I just re-read Grechen Morgenson's (NYT) October 2008 Article (http://www.nytimes.com/2008/09/28/business/28melt.html) from which the following is an excerpt:
"As the group, led by Treasury Secretary Henry M. Paulsen, pondered the collapse of one of America’s oldest investment banks, Lehman Brothers, a more dangerous threat emerged: American International Group, the world’s largest insurer, was teetering. A.I.G. needed billions of dollars to right itself and had suddenly begged for help.
One of the Wall Street chief executives participating in the meeting was Lloyd C, Blankfein of Goldman Sachs, Mr. Paulson’s former firm. Mr. Blankfein had particular reason for concern.
Although it was not widely known, Goldman, a Wall Street stalwart that had seemed immune to its rivals’ woes, was A.I.G.’s largest trading partner, according to six people close to the insurer who requested anonymity because of confidentiality agreements. A collapse of the insurer threatened to leave a hole of as much as $20 billion in Goldman’s side, several of these people said.
Days later, federal officials, who had let Lehman die and initially balked at tossing a lifeline to A.I.G., ended up bailing out the insurer for $85 billion.
Their message was simple: Lehman was expendable. But if A.I.G. unspooled, so could some of the mightiest enterprises in the world.
A Goldman spokesman said in an interview that the firm was never imperiled by A.I.G.’s troubles and that Mr. Blankfein participated in the Fed discussions to safeguard the entire financial system, not his firm’s own interests."
According to the WSJ live blog of the call which can be viewed here (http://blogs.wsj.com/deals/2009/03/20/live-blogging-the-goldman-sachs-aig-call/ ), a Goldman representative today said: "We [WSJ] ask if GS alerted the Treasury about the potential systemic risk in AIG’s fall. There were no meetings between Lloyd and Hank Paulson. Alerting people — we meet with our regulators regularly, and all through our big exposures, and our regulators were posted."

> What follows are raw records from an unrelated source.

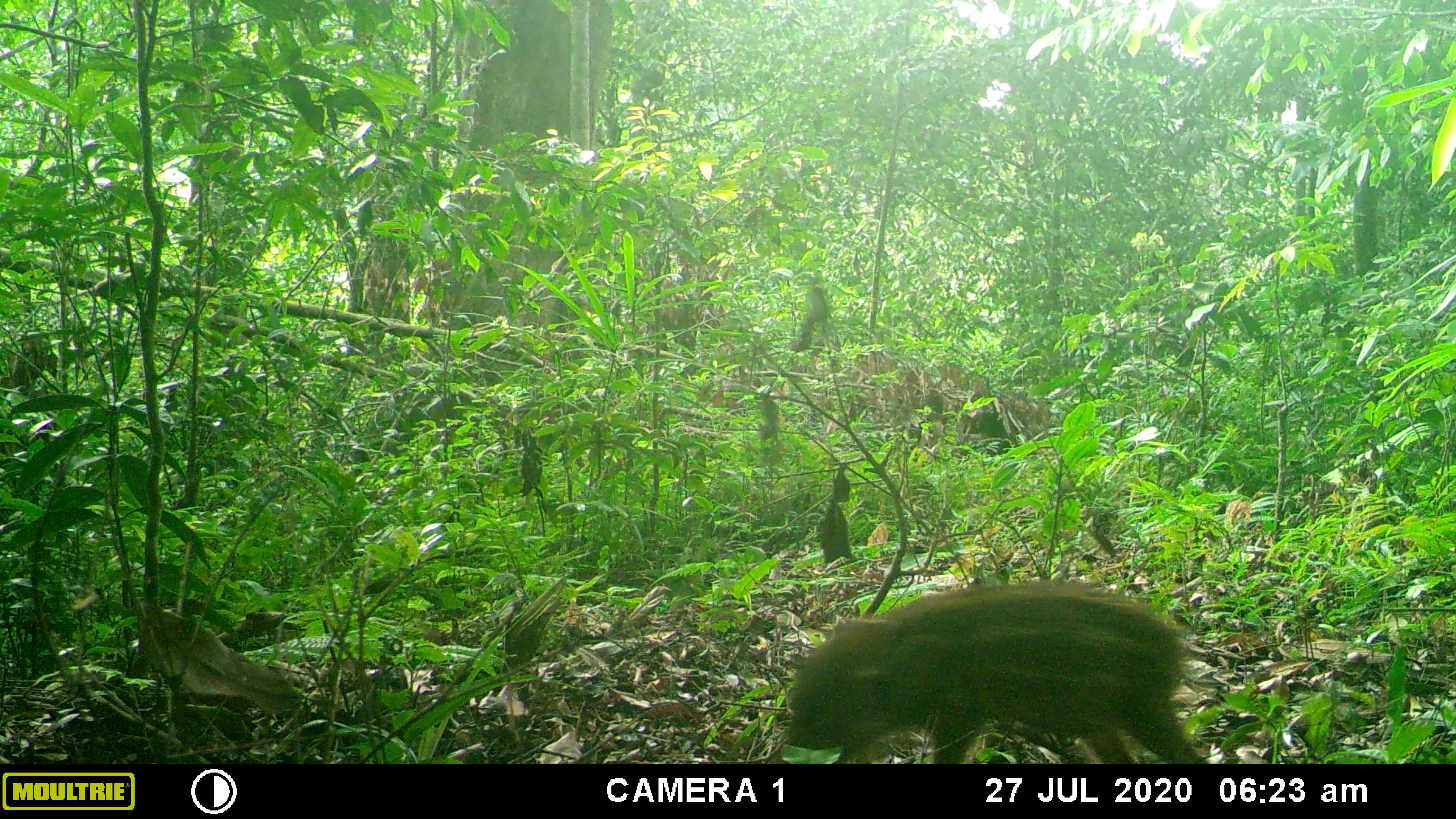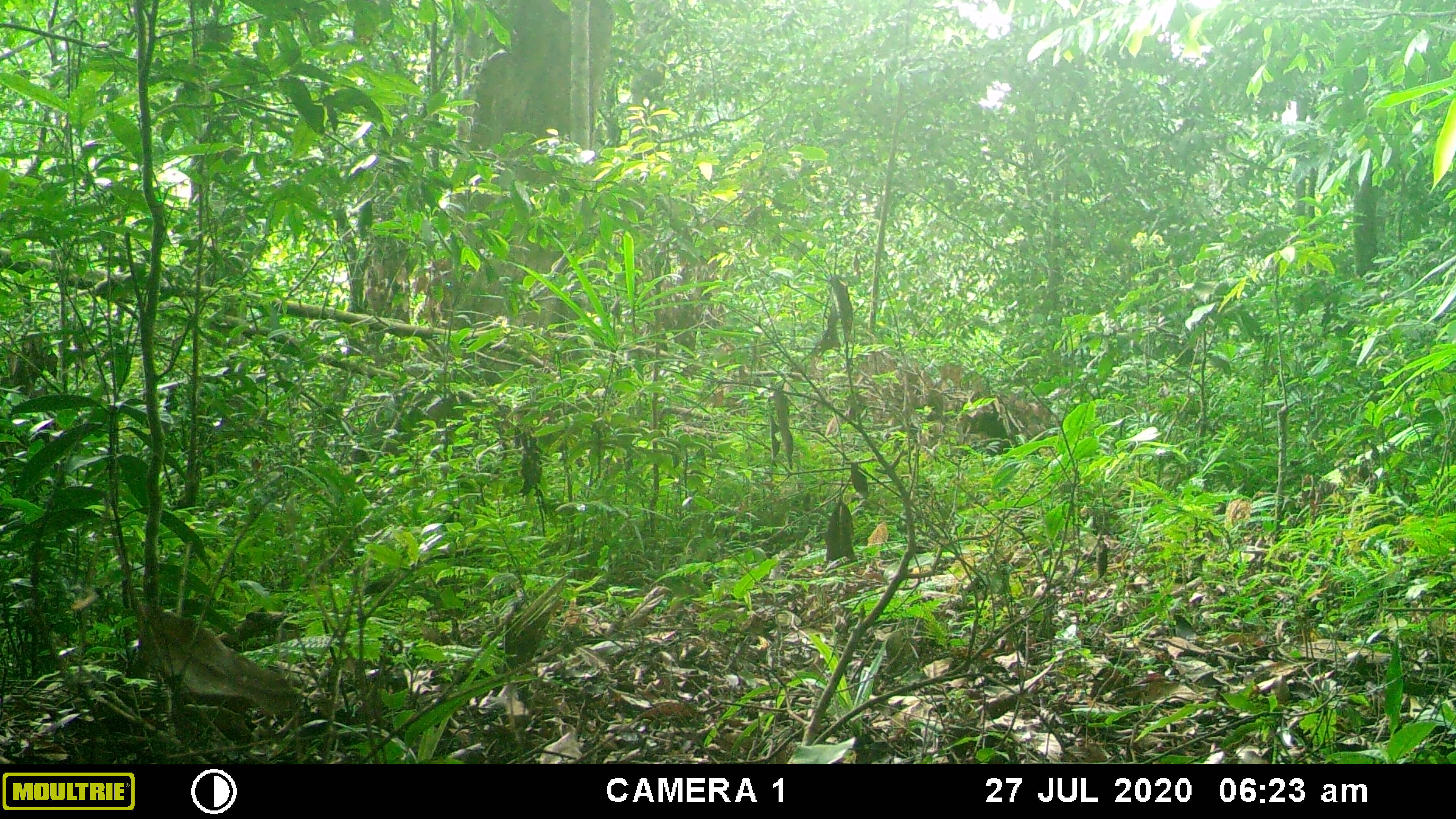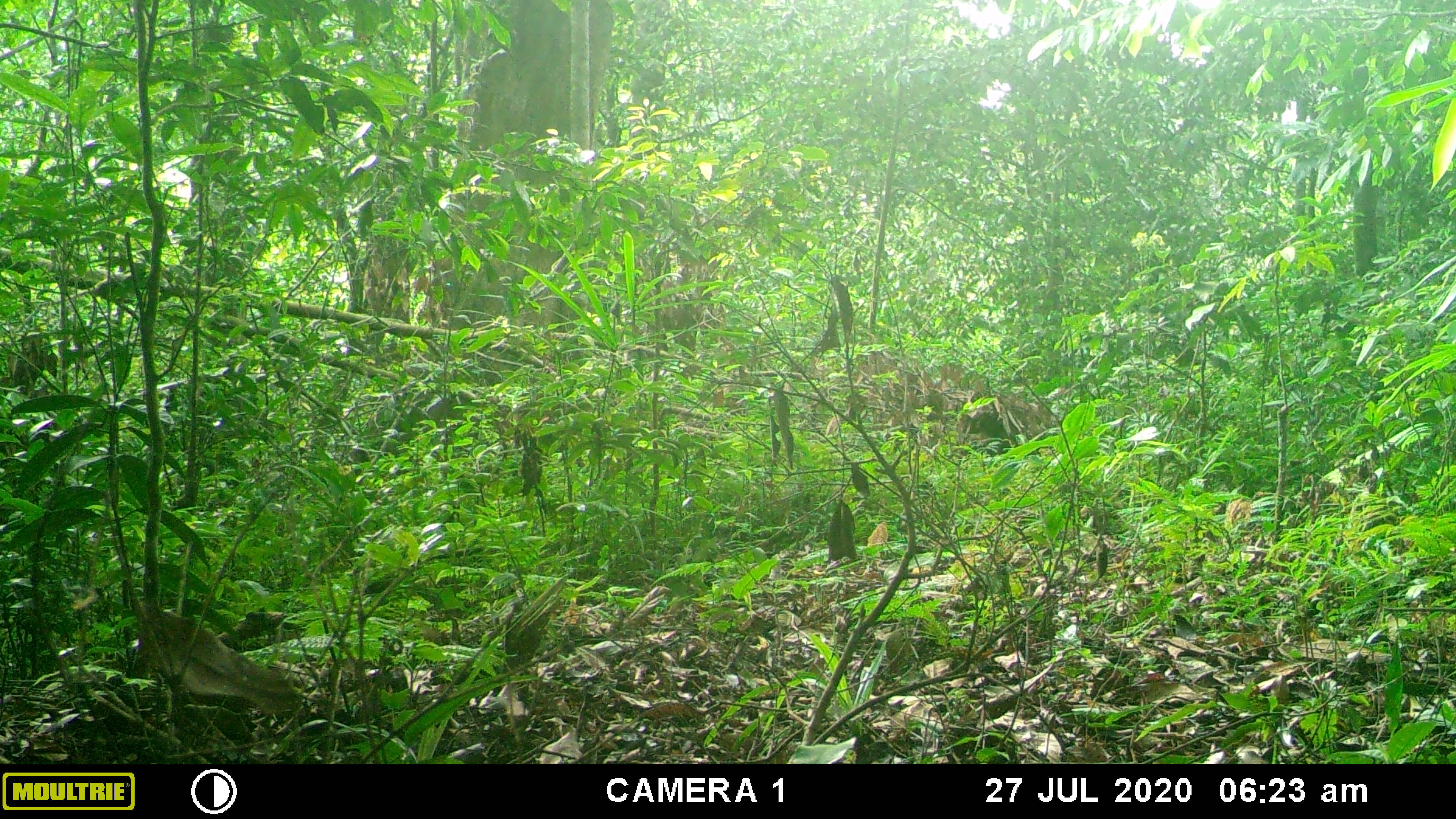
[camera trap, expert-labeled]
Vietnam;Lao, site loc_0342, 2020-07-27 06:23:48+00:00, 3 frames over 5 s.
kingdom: Animalia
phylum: Chordata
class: Mammalia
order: Artiodactyla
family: Suidae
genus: Sus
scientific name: Sus scrofa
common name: eurasian wild pig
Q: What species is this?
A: Eurasian wild pig (Sus scrofa).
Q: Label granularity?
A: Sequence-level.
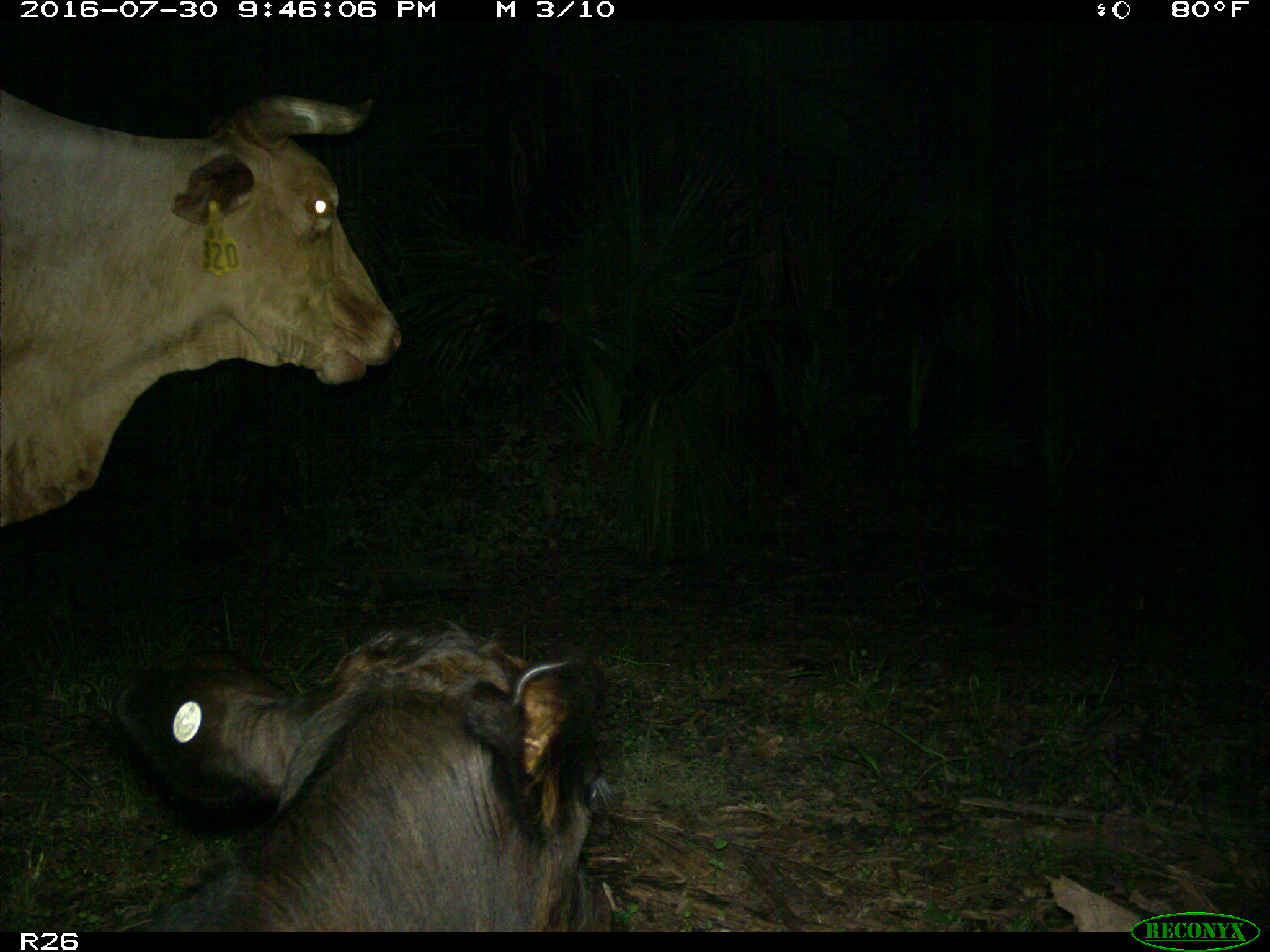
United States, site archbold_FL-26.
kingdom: Animalia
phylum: Chordata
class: Mammalia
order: Artiodactyla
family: Bovidae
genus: Bos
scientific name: Bos taurus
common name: domestic cow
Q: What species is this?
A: Bos taurus (domestic cow).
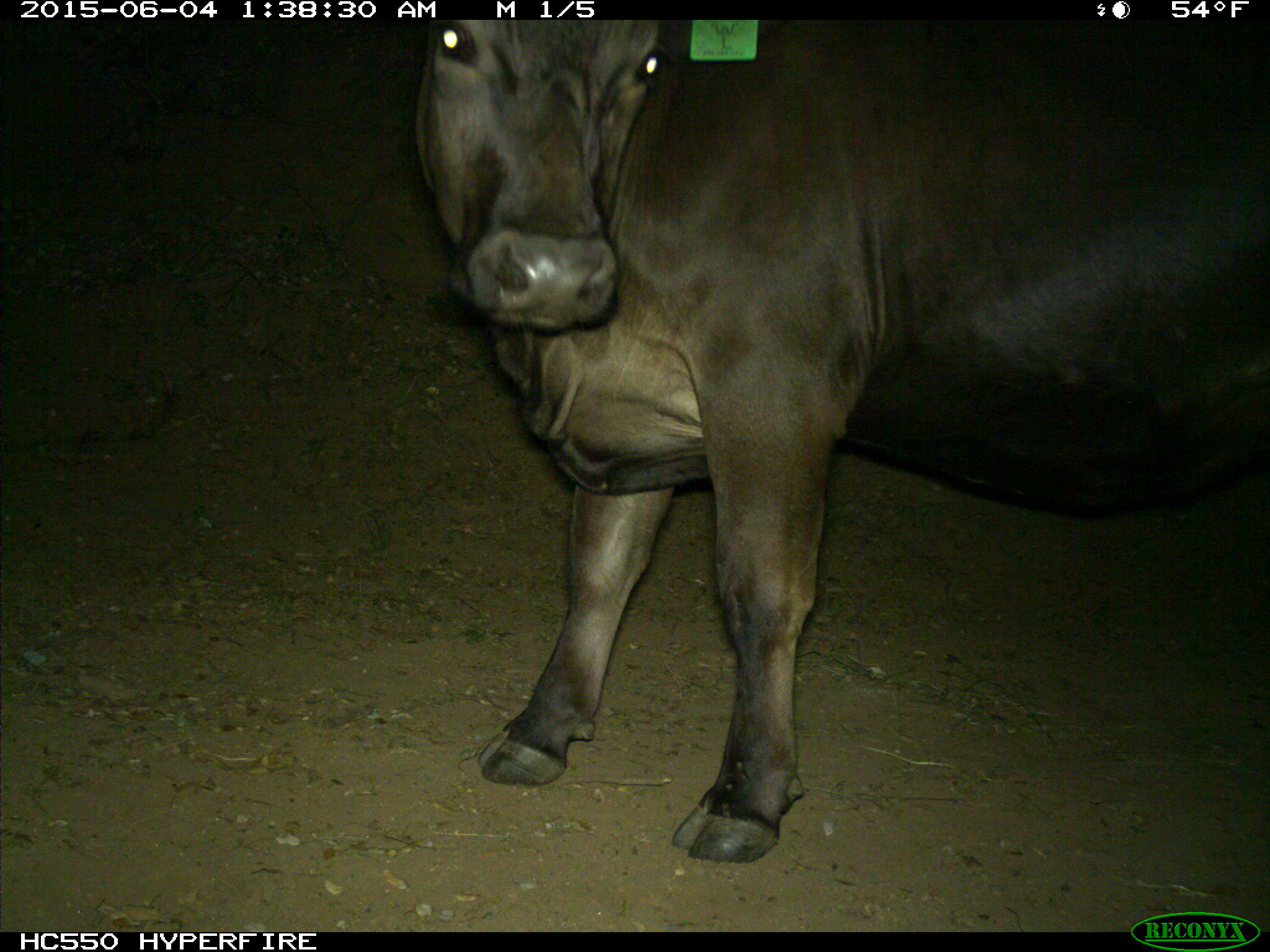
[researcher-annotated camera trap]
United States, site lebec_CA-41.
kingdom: Animalia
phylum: Chordata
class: Mammalia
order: Artiodactyla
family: Bovidae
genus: Bos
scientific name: Bos taurus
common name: domestic cow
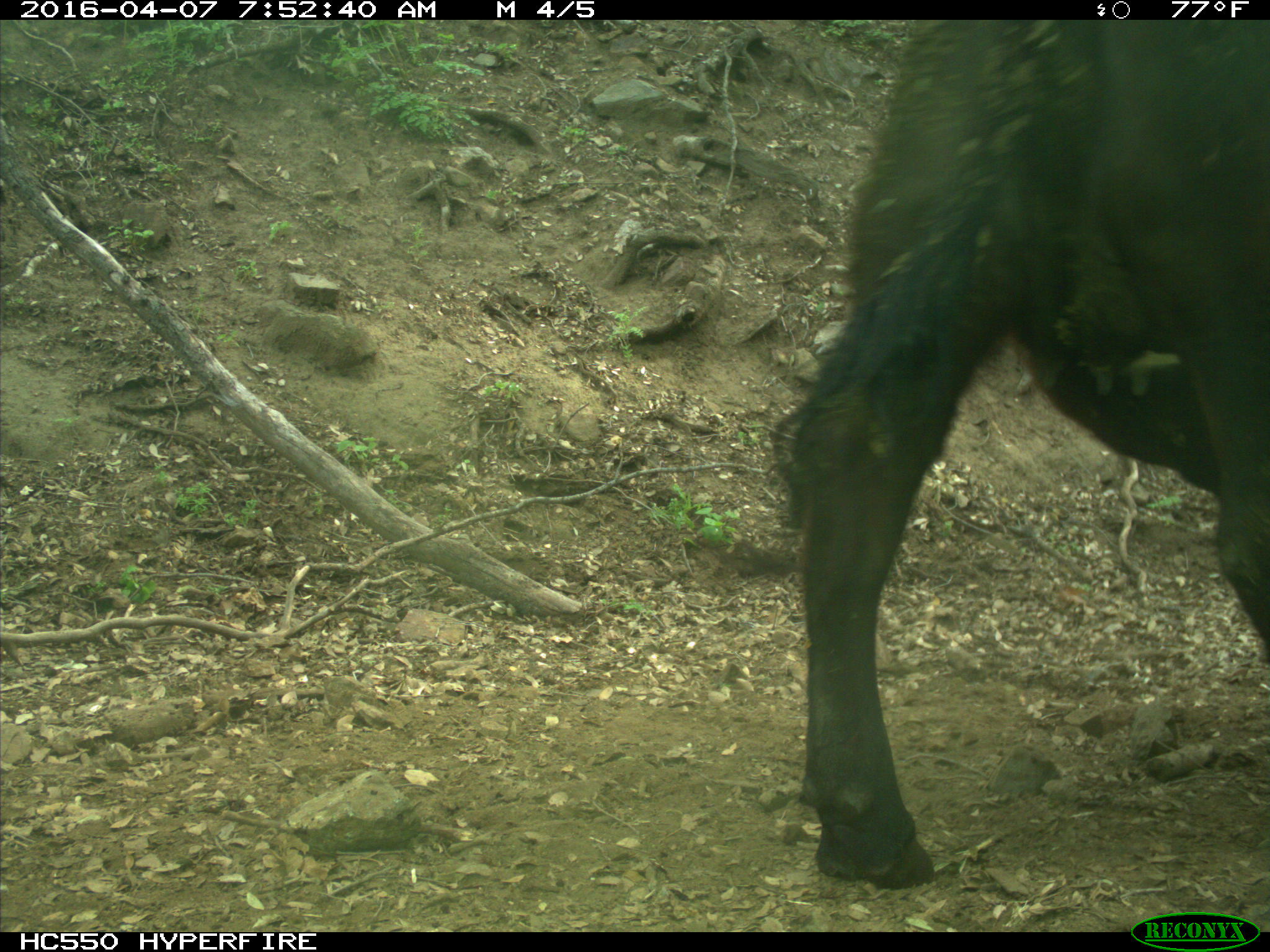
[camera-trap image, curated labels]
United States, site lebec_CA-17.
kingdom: Animalia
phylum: Chordata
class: Mammalia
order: Artiodactyla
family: Bovidae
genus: Bos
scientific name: Bos taurus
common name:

First off, this is inconsistent with what Morgenson was told last Fall. Morgenson is not a sloppy reporter. Second, I don't believe that Blankfein, who was apparently Paulsen's youger protege at Goldman, did not have any conversations about the big picture with his former boss. I just don't believe it.
Perhaps Barney Rubble and his cadre of Capital Hill financial experts should subpeona Blankfein and Paulsen to find out exactly what conversations occurred and when.
Why I am harping about this. Well the problem our beloved financial system is facing is a crisis of confidence first and foremost. The cronyism that allowed Goldman to avoid destruction last September is one of the many imperfections that will have to be exorcised before anyone (but Wall Street itself) will once again believe that Wall Street is something other than a rigged game.